Los maestros de aquella época eran severos y amables, rigurosos y correctos, serios, formales y austeros, vestidos con trajes modestos, marcados por la estela de una guerra que había dejado secuelas en el alma. El más esforzado –aunque fuese de la ruta- era don Emilio Lázaro, siempre, cuando acababa sus clases, montado en su bicicleta, un artilugio que siempre le acompañó, incluso, ahora recuerdo, cuando rondaba los 90 años, casi como don Agustín Muñoz, otro profesor mío en el bachillerato, asimismo fiel a ese hábito que les permitió a ambos llegar a casi centenarios.

A don Emilio, que fue el primero que hubo de desmelenar mis fierezas de los siete años, lo tengo lejos de mis evocaciones escolares y académicas por razones oscuras o puede porque se me haya quedado fuertemente grabado el hecho de que Isabelita, mi compañera de estudios desde los diez años, fuera su hija huérfana –creo que no entendía bien el suceso luctuoso aunque me había llegado la noticia de que su mujer, madre de mi compañera, había muerto en el parto-.

Las escuelas Nacionales nos dieron escritura inglesa, cartillas, plumillas, tinteros, dibujos, gusarapos y muchos renglones pautados. Con lápiz y tinta negra, de trazos gruesos y de enciclopedias Álvarez que vinieron más tarde. También nos proporcionó en algún momento un poco de leche en polvo –agria y amarga y desagradable- y un jugoso y dúctil trozo de queso amarillo o azafranado –como la toga de los budistas- durante el recreo. Y el cacillo para gozar del líquido.

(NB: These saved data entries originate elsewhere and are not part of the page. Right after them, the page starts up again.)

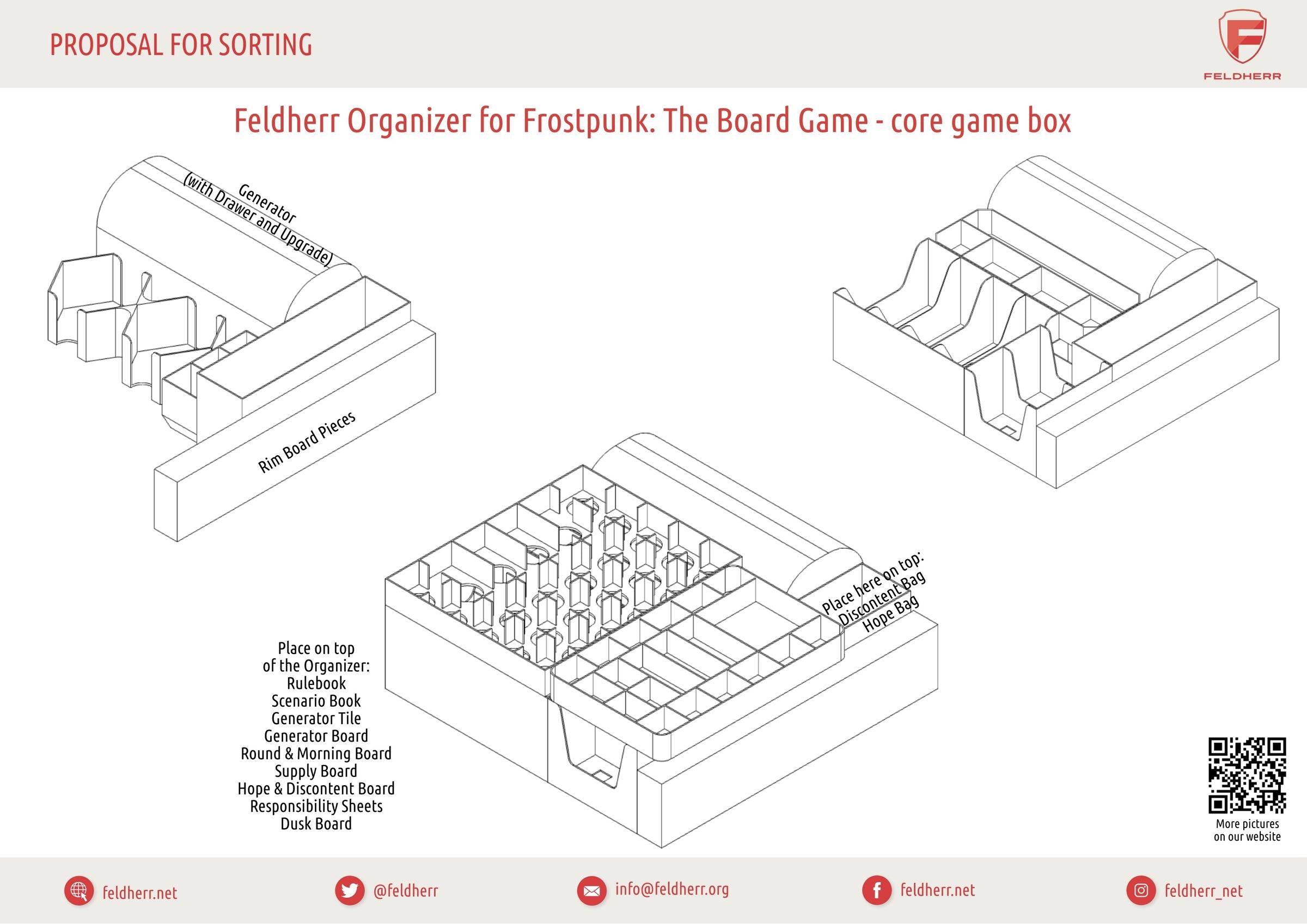 PROPOSAL FOR SORTING

FELDHERR

Feldherr Organizer for Frostpunk: The Board Game - core game box

Generator
(with Drawer and Upgrade)

Rim Board Pieces

Place here on top:
Discontent Bag
Hope Bag

Place on top
of the Organizer:
Rulebook
Scenario Book
Generator Tile
Generator Board
Round & Morning Board
Supply Board
Hope & Discontent Board
Responsibility Sheets
Dusk Board

More pictures
on our website

feldherr.net

@feldherr

info@feldherr.org

feldherr.net

feldherr_net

Y recuerdo, mucho más que la monotonía sin lluvia tras las cristales de las clases, la llegada la primavera, los gozos a María en mayo, todo el alumnado apretado en un salón engalanado por la parte contraria que daba, dentro del recinto, a la Huerta del Consejero. Y recuerdo una ceremonia algo confusa de flores y cánticos religiosos, de niñas y momentos serios en medio de aquella algarabía de jóvenes en agraz.

Y recuerdo también de los maestros del pueblo a don Joaquín Tendero, instalado en el mismo emplazamiento en donde está hoy el Pimiento, pero no asistí a sus clases. Allí iban sus sobrinos, Paco y Pedro Parra y otros amigos que no iban a las nacionales, el lugar en donde nos cobijábamos la mayor parte de los niños de un pueblo que no podía escolarizar a unas gentes que aparecían un día y desaparecían al siguiente.